- _Passage shown_:
______
# Seed  Bay Seeds



## ozman (Nov 14, 2009)

Wel I took a gamble on seedbay,bought 10 mazar i shariff beans.
Took a week to get the money there,a week to get my beans,at least this time I had a good transaction.
Just in case anybody else ever wondered about them.
Now lets hope they are healthy and what I ordered 


:holysheep: 


ostpicsworthless:


----------



## Locked (Nov 14, 2009)

I love seed bay... i hve ordered a cpl different strains and the freebies were great....My current grow is mostly seed bay seeds...


----------



## indicaman (Nov 17, 2009)

Ditto----only bought one time and it was off seedbay.  Was in Alaska at the time and took a month to get the beans.  Long time but satisfied with quality.


----------



## nvthis (Nov 29, 2009)

I have been getting PPP as freebies from them lately, but I was getting mazar. Hope you don't get the mazar freebies with yer order!:doh:


----------



## Locked (Nov 29, 2009)
______
- _Given data_:

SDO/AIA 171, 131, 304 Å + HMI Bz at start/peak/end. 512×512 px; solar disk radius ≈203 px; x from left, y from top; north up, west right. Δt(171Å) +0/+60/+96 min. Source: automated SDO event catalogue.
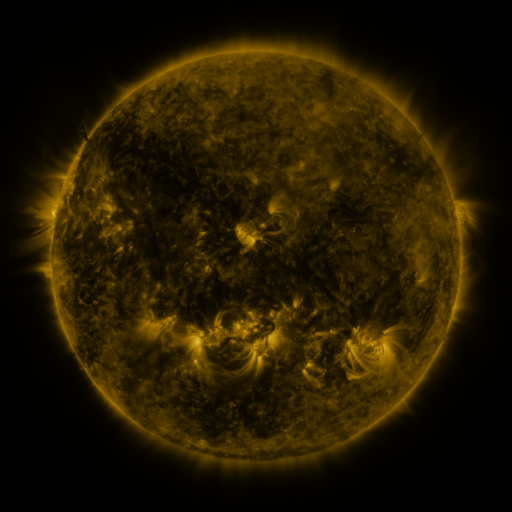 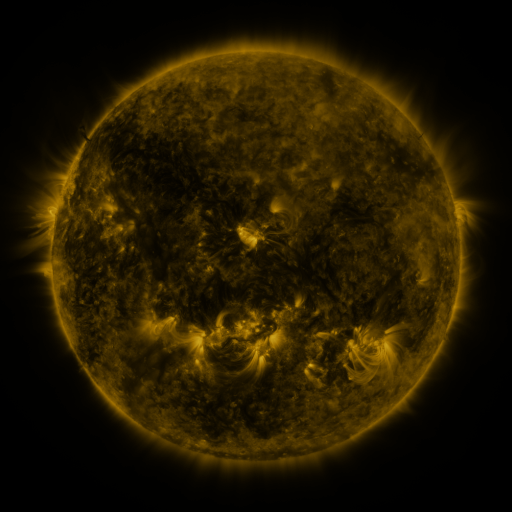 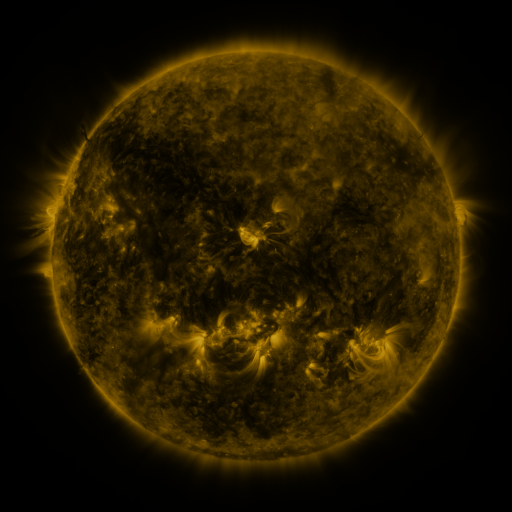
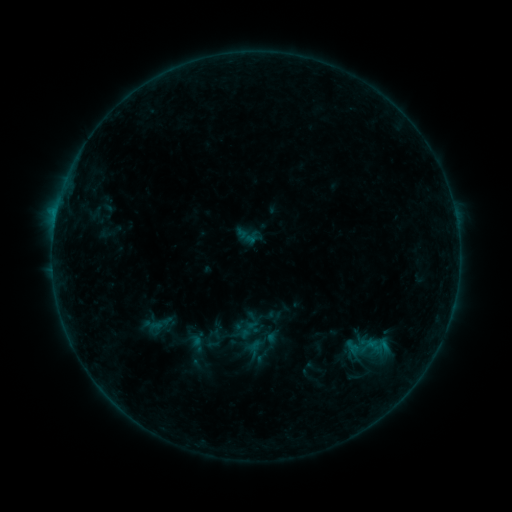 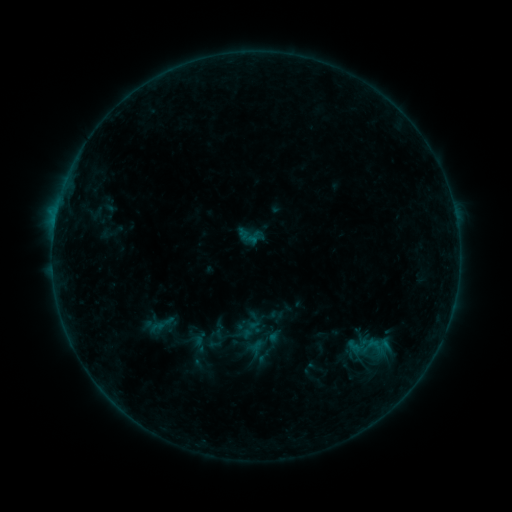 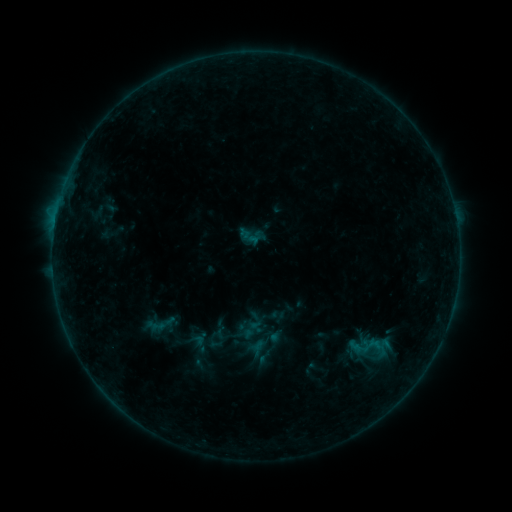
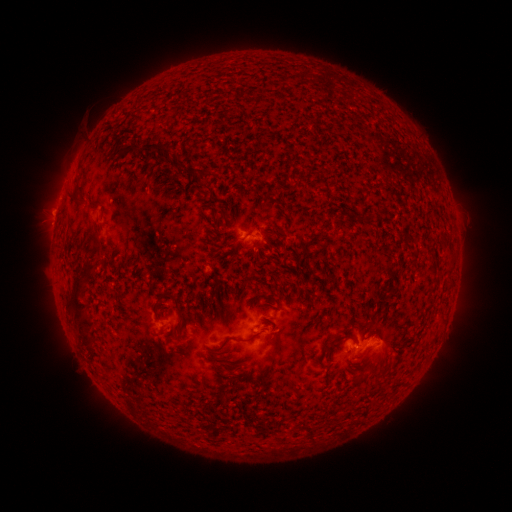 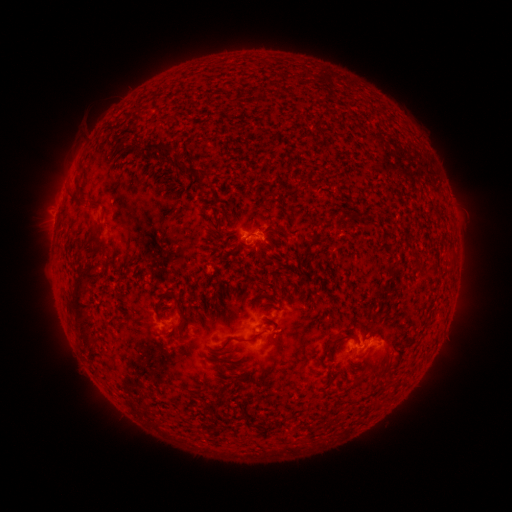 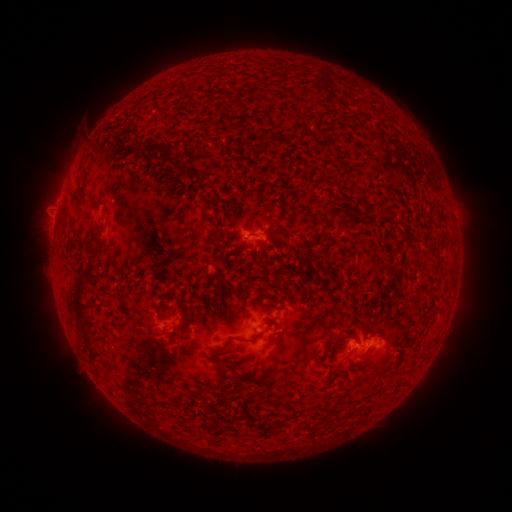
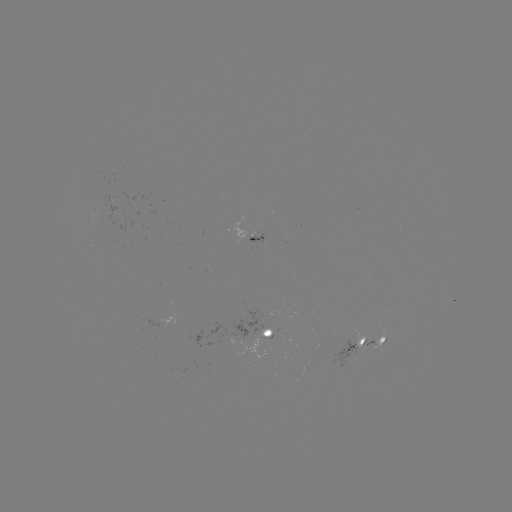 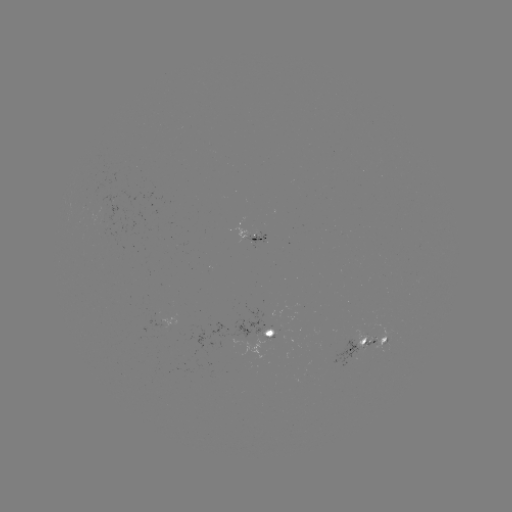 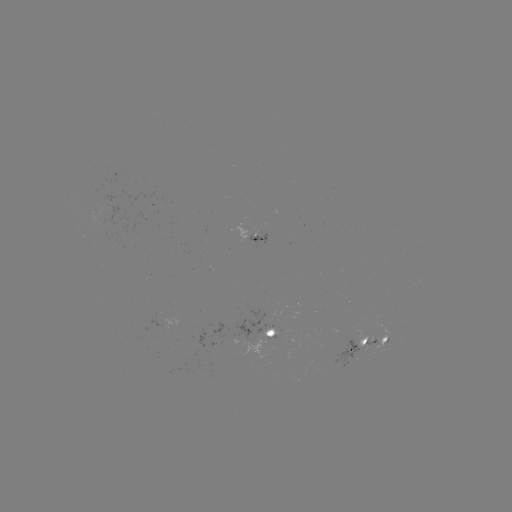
______
- _Tasks and exercises_:
1. Quote the Seed Bay thread, beginning at the words "## Locked (Nov 14, 2009)" and stopping after "satisfied with quality.".
2. In the Seed Bay thread, how long did indicaman say it took to get the beans while in Alaska?
3. Carry on the Seed Bay thread from the point where it ends.
The data was taken from a separate source.

- _Task-by-task answers_:
1.
## Locked (Nov 14, 2009)

I love seed bay... i hve ordered a cpl different strains and the freebies were great....My current grow is mostly seed bay seeds...


----------



## indicaman (Nov 17, 2009)

Ditto----only bought one time and it was off seedbay.  Was in Alaska at the time and took a month to get the beans.  Long time but satisfied with quality.

2. A month.

3.
nvthis said:
			
		

> I have been getting PPP as freebies from them lately, but I was getting mazar. Hope you don't get the mazar freebies with yer order!:doh:



I got the PPP freebies too...hve you grown any of them out? Curious about them...


----------



## maineharvest (Dec 1, 2009)

Ive got some of the PPPs at seven weeks into flower right now.  They are a vigorous plant and grow quite fast.  Right now they are in very low temps out in the shed so it has def effected my yields but they still look great.  I figure they still have a couple weeks to go.  I got them as freebies from Seed Botique.


----------



## nvthis (Dec 9, 2009)

Just got my MOD beans from SBay in the mailbox this weekend. Came with Chrome's Blueberry Chunk for freebies.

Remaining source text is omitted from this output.